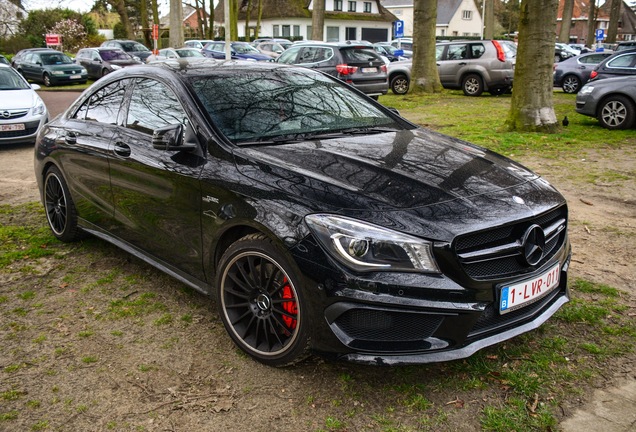 Mercedes-Benz CLA 45 AMG C117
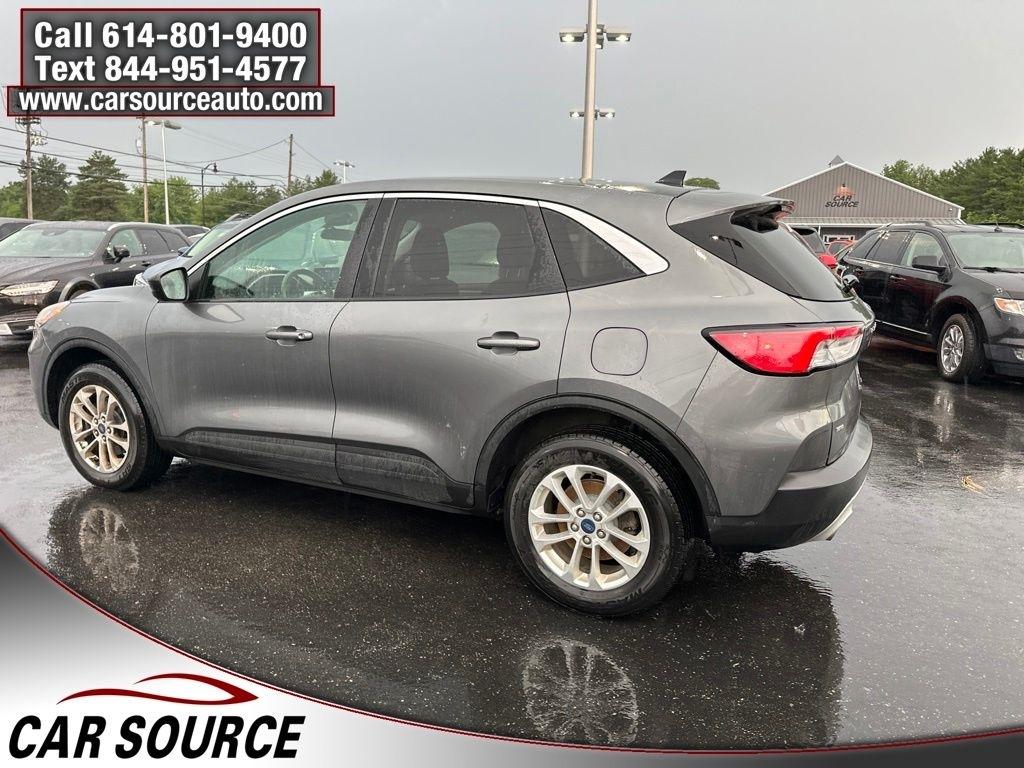 Ford Escape  2022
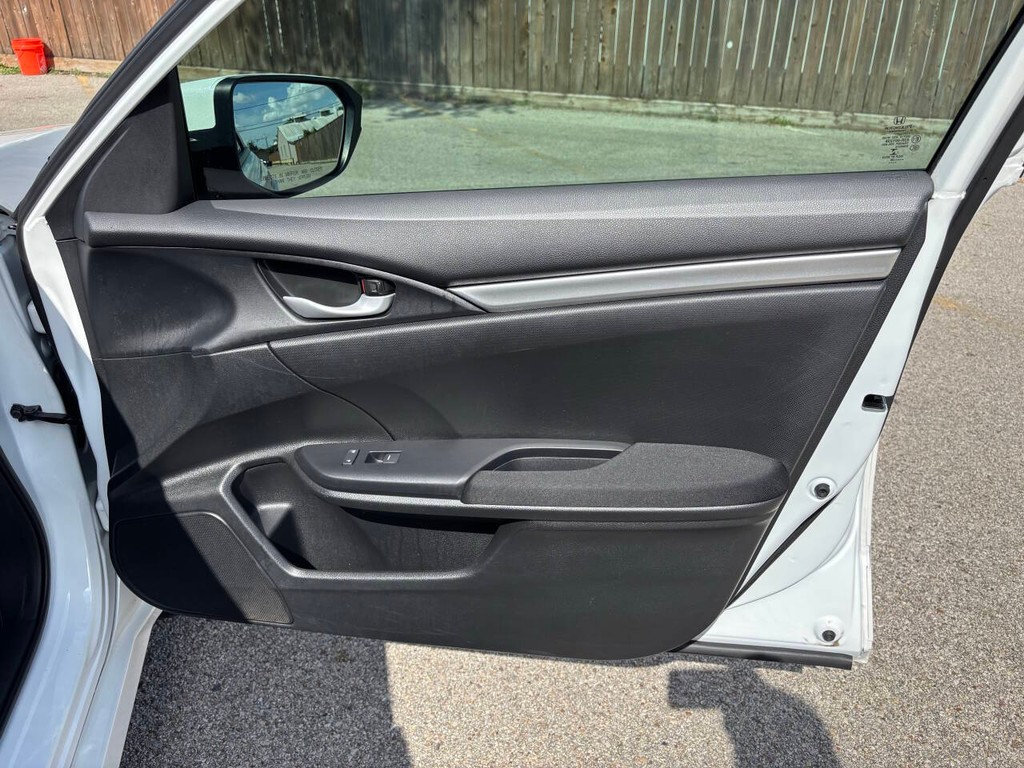Honda Civic Sedan Vehicle Full-screen Gallery Image 12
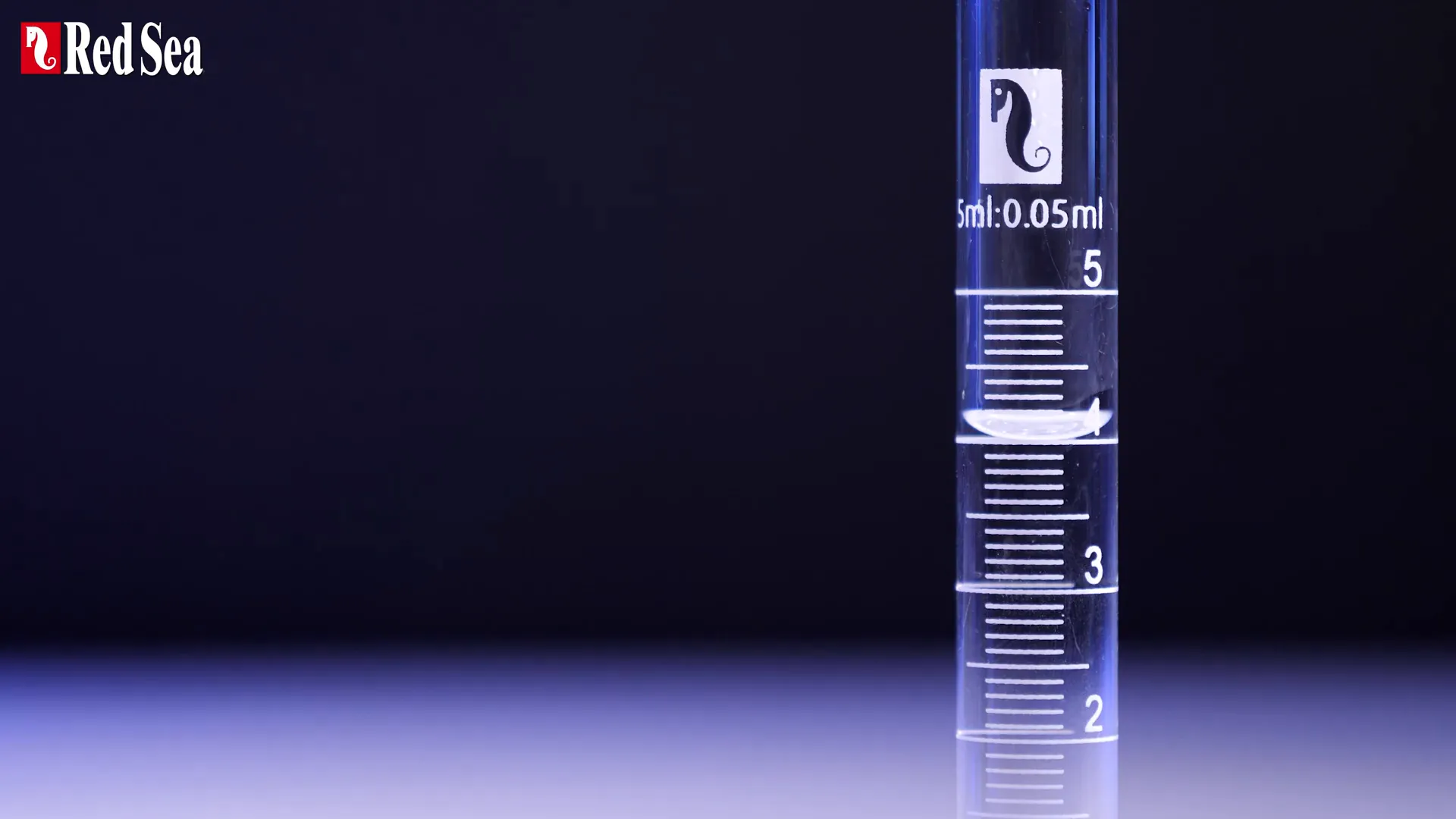 Measuring cylinder and dosing tube for calibration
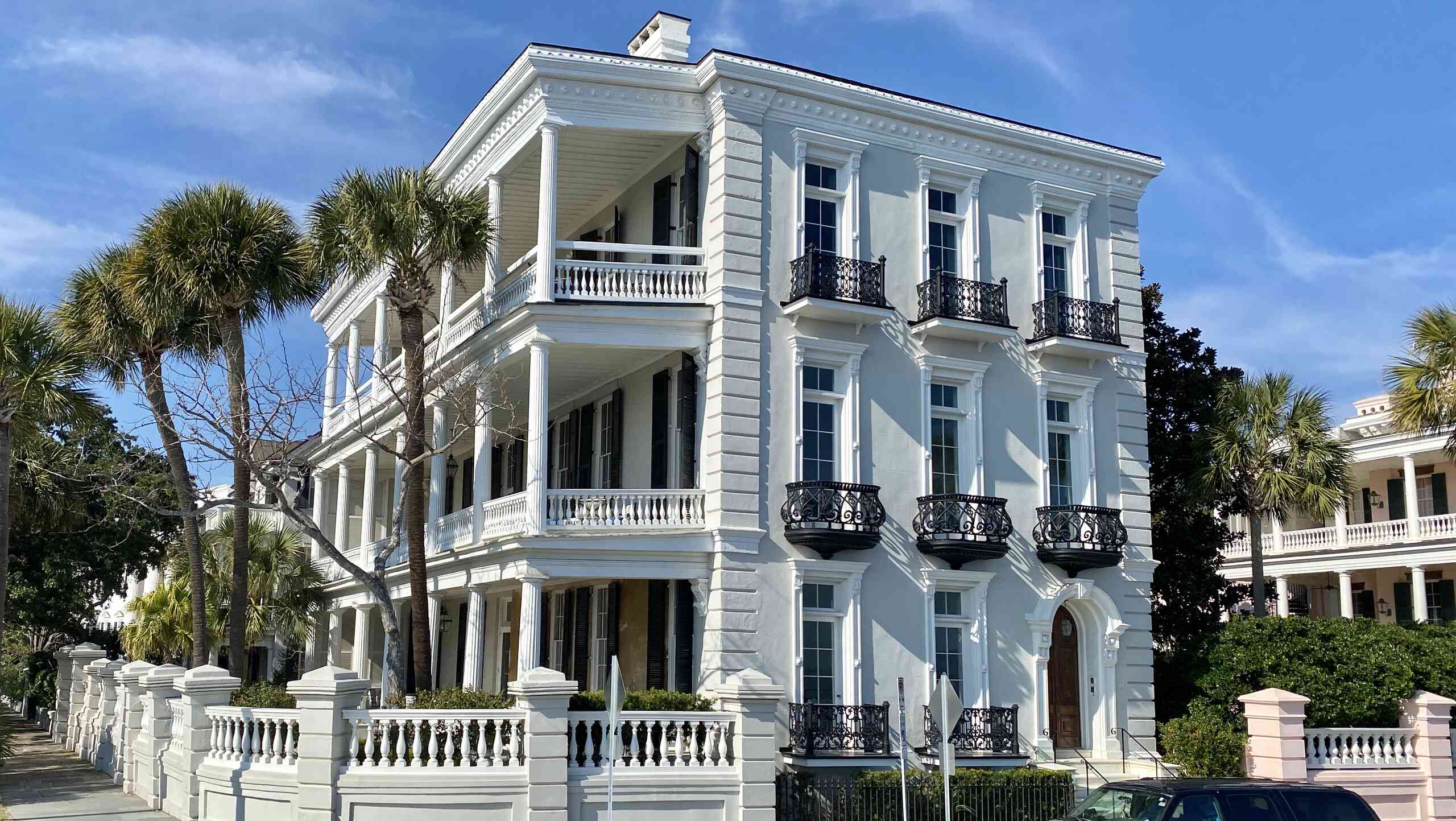Most of these homes were located on the Ashley River which flows into the Atlantic Ocean.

#####

**TASK PROMPT:**
Ignoring the pictures, write out word for word the lines from the line containing "Honda Civic Sedan" through the end of the material above.

**ANSWER TO THIS TASK:**
Honda Civic Sedan Vehicle Full-screen Gallery Image 12
 Measuring cylinder and dosing tube for calibration
Most of these homes were located on the Ashley River which flows into the Atlantic Ocean.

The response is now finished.